Lo guardo negli occhi. Non ci sono lacrime, non c'è rabbia: c'è una forma di impotenza. Sono grandi e sconfitti.
In quel momento arriva il primo figlio, il fratello di Hamza, che ha perso una mano durante un assalto dei militari.

Per strada vediamo questo manifesto.

È strano. Si distingue dagli altri per la posa e sembra un nostro cantante degli anni sessanta. Wajdi ci spiega tutto: due settimane fa grazie ad un accordo tra il PFLP e i militari israeliani, dopo 35 anni la madre ha potuto riavere i resti di Hafez Muhammad Hussein Abu Zant, morto in un agguato il 18 maggio 1976. Wajdi ci propone di incontrare questa famiglia, perché a loro avrebbe fatto piacere raccontare la storia del figlio a degli internazionali, in modo che venga ri-raccontata.

Eccoci qua.

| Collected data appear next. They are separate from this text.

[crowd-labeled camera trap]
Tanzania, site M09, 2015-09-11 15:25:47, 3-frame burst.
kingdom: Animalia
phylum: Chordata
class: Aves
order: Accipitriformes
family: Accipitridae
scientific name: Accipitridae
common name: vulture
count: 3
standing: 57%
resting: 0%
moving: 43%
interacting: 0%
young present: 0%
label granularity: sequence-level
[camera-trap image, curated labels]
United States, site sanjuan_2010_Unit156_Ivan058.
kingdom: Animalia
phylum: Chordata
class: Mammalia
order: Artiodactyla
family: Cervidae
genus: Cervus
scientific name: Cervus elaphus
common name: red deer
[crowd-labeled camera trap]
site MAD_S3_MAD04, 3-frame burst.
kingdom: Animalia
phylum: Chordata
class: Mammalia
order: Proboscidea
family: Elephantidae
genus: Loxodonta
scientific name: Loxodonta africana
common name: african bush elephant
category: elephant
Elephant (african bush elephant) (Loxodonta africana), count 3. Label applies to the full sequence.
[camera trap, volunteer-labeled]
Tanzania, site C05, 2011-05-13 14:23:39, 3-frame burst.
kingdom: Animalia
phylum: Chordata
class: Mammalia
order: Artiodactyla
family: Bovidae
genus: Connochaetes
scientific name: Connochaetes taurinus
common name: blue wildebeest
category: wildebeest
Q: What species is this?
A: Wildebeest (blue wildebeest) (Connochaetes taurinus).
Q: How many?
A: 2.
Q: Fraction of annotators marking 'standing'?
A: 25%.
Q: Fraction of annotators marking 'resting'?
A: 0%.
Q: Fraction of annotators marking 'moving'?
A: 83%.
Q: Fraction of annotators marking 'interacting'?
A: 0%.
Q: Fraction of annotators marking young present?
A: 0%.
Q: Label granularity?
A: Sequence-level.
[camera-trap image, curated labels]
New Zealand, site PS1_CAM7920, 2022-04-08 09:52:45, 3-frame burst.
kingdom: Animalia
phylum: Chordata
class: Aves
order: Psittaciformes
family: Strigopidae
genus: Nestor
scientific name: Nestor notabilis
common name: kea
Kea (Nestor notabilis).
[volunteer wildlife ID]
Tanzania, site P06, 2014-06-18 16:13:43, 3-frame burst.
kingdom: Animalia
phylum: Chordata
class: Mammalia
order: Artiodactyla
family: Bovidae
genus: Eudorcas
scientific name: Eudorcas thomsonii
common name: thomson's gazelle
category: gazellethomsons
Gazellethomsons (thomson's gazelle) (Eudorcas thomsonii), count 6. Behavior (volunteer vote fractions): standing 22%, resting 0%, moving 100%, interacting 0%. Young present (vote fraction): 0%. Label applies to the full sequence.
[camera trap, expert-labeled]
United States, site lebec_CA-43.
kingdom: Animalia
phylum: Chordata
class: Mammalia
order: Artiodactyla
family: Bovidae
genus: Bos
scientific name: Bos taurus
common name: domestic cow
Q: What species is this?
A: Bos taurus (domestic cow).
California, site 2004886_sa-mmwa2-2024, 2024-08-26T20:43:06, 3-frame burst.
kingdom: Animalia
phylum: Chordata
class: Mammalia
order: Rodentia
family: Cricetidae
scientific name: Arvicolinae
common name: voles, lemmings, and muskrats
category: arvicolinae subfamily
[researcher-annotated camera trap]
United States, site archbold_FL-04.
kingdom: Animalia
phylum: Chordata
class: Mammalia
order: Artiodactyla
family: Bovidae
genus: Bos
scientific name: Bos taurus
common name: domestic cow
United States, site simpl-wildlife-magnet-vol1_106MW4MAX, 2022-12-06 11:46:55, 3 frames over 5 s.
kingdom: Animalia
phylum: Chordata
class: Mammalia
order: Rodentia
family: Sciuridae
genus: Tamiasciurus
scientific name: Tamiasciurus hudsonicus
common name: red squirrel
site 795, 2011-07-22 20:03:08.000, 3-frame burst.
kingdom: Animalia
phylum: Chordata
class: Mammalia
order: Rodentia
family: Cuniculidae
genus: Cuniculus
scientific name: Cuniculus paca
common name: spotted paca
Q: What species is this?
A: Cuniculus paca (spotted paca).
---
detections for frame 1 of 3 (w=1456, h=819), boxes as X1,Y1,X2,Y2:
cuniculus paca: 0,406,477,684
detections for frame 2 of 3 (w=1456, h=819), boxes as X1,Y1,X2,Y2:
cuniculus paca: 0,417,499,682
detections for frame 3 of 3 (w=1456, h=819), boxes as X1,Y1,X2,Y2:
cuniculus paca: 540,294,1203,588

Io, Simone, Stefano, Laura e Mariella in casa di questa famiglia.
Ci accolgono nel salone di rappresentanza. Ci servono il thè.
Cosa si può chiedere a queste persone? Cosa possiamo dire? Cade il gelo, una lampo che si apre sulla schiena.
La madre, con uno sguardo assente, inizia a raccontare la vicenda del figlio. Noi prendiamo appunti e riusciamo a spiccicare qualche sorriso e alcune parole di circostanza. Proprio quelle parole che ho sempre odiato e che allora mi sono sembrate parole senza alcuna importanza ma così piene di importanza.

Anche questa storia è molto lunga e drammatica. Oggi ho scritto troppo.
Se volete approfondire questa vicenda o se volete sapere cosa sono i cimiteri dei numeri potete leggere quello che ha pubblicato Simone Ogno.

2 comments on ‘Day 15 – Nablus’

  1. il decu says:

    Ci vorrà un po', per mancanza di tempo. Ma leggerò tutto.

  2. La domanda è una sola: ma perché Hamza S.A. Al-Tqtouq è il Diego Pierini mediorientale?